Sunday, August 20, 2017

August Challenge: Dark Moon (Day 20)

The deck I've chosen to use for this challenge is based on Welsh mythology, and ultimately I think I chose it as my first deck because Ceridwen appears as The Priestess. Today's challenge was especially meaningful for me because it asks that rather than pulling a card, we contemplate The Priestess.

For those not familiar with Ceridwen, in Welsh mythology, she appears as both a goddess and a powerful sorceress. In fact, there's some dispute as to if she's even supposed to be a goddess. For someone so central to the Celtic/Welsh mythos, I've always found it odd that there is really only one story about her and her sole purpose is giving birth to Taliesin.

For the Welsh incarnation of the triple goddess, she is the crone. An honor shared by Morgan in Arthurian legend. According to Celtic Magic by D.J. Conway:
The Crone, or Dark Mother, sometimes called the Hag, has black as her color, the color of darkness where all life rests before rebirth.
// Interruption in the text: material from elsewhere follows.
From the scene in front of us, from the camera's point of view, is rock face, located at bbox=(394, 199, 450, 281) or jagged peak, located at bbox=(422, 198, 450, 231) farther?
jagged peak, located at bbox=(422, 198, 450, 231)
This aspect of the Goddess is Winter, night, wisdom, counsel, the gateway to death and reincarnation, the waning Moon.
For me, she's always been a part of my life. The first place I can remember encountering her name was in Lost Magic by Berthe Amoss. The internet then isn't what it is these days, and I had no idea the author was writing of this name that would become so important to me from only a couple major cities away. In fact, I've been desperately searching for the name of this book off and on for years... it was today that my searches finally yielded a result! Her name appeared in other stories I held dear as a child, but unfortunately that's the only one I remember distinctly.

However, what I viewed as a concept of her, appeared over and over. Maybe she's even the reason I've spent most of my life as a red-head because that's how I always envisioned her. To me, she's passion, insightfulness, and empathy. She's a woman wise beyond her years, capable and independent. How disappointing to me when I learn her story, known for being the mother of a famous bard. Her symbol a white sow and referred to as a hag. I ultimately rejected her and all my youthful fantasies as misplaced. She's not the powerful figure I thought her to be.

But, I was so wrong. I just didn't understand. It's unfortunate that more stories of her do not exist. I believe there is so much more to learn and know of her, but her figure as Dark Mother and appearance as the Priestess lends much to understanding her. She is everything I instinctively believed her to be and more. Her lesson is to look inward, deep into the dark crevices of yourself to find your inner power to bring to the surface. Don't shy away from the things inside you, embrace them--the ugly and the beautiful.